* GIVEN DATA
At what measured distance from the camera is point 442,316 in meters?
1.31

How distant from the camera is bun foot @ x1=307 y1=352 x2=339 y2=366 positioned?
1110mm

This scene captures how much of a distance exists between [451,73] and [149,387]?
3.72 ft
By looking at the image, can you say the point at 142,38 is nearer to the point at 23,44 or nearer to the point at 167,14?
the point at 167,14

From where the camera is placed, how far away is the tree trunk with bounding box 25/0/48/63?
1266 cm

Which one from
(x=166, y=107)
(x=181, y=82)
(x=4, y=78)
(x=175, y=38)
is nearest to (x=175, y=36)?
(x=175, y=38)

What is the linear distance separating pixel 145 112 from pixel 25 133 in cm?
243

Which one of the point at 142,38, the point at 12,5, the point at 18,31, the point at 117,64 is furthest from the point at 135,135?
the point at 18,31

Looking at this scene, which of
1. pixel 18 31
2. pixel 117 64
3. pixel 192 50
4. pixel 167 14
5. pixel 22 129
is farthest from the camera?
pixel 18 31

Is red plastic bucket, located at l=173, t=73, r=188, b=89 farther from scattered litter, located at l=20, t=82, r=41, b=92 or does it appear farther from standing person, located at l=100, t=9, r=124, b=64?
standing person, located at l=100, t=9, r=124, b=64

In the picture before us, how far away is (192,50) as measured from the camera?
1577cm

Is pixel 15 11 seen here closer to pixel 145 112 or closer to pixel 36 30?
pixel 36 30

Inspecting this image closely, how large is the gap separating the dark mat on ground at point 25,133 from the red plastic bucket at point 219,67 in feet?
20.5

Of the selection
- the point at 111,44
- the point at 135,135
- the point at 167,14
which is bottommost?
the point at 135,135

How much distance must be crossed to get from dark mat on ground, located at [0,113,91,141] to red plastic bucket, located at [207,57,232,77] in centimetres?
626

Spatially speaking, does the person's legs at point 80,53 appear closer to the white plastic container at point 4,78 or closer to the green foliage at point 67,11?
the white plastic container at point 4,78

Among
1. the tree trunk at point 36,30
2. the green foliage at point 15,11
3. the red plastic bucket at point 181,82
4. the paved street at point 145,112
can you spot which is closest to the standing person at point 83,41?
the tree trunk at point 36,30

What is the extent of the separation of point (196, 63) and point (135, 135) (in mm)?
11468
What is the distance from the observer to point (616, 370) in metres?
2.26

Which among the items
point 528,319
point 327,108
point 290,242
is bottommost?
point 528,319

* EXERCISE PROMPT
Reproduce the data above with each occurrence of "red plastic bucket" swapped for "red pail", leaving everything else unchanged.

* REPLY TO THE TASK
At what measured distance from the camera is point 442,316 in meters?
1.31

How distant from the camera is bun foot @ x1=307 y1=352 x2=339 y2=366 positioned?
1110mm

This scene captures how much of a distance exists between [451,73] and [149,387]?
3.72 ft
By looking at the image, can you say the point at 142,38 is nearer to the point at 23,44 or nearer to the point at 167,14?
the point at 167,14

From where the camera is placed, how far away is the tree trunk with bounding box 25/0/48/63?
1266 cm

Which one from
(x=166, y=107)
(x=181, y=82)
(x=4, y=78)
(x=175, y=38)
is nearest to (x=175, y=36)?
(x=175, y=38)

What is the linear distance separating pixel 145 112 from pixel 25 133 in cm?
243

Which one of the point at 142,38, the point at 12,5, the point at 18,31, the point at 117,64 is furthest from the point at 135,135?
the point at 18,31

Looking at this scene, which of
1. pixel 18 31
2. pixel 117 64
3. pixel 192 50
4. pixel 167 14
5. pixel 22 129
is farthest from the camera?
pixel 18 31

Is red pail, located at l=173, t=73, r=188, b=89 farther from scattered litter, located at l=20, t=82, r=41, b=92 or does it appear farther from standing person, located at l=100, t=9, r=124, b=64?
standing person, located at l=100, t=9, r=124, b=64

In the picture before us, how far away is (192,50) as measured from the camera?
1577cm

Is pixel 15 11 seen here closer to pixel 145 112 or closer to pixel 36 30?
pixel 36 30

Inspecting this image closely, how large is the gap separating the dark mat on ground at point 25,133 from the red pail at point 219,67 in feet?
20.5

Of the selection
- the point at 111,44
- the point at 135,135
- the point at 167,14
which is bottommost?
the point at 135,135

How much distance must be crossed to get from dark mat on ground, located at [0,113,91,141] to red pail, located at [207,57,232,77] in centimetres?
626

Spatially speaking, does the person's legs at point 80,53 appear closer to the white plastic container at point 4,78 or closer to the green foliage at point 67,11?
the white plastic container at point 4,78

Among
1. the tree trunk at point 36,30
2. the green foliage at point 15,11
3. the red pail at point 181,82
4. the paved street at point 145,112
can you spot which is closest to the standing person at point 83,41?
the tree trunk at point 36,30

What is the extent of the separation of point (196, 63) and point (135, 135) (in mm)?
11468
What is the distance from the observer to point (616, 370) in metres?
2.26

Which among the items
point 528,319
point 327,108
point 290,242
is bottommost?
point 528,319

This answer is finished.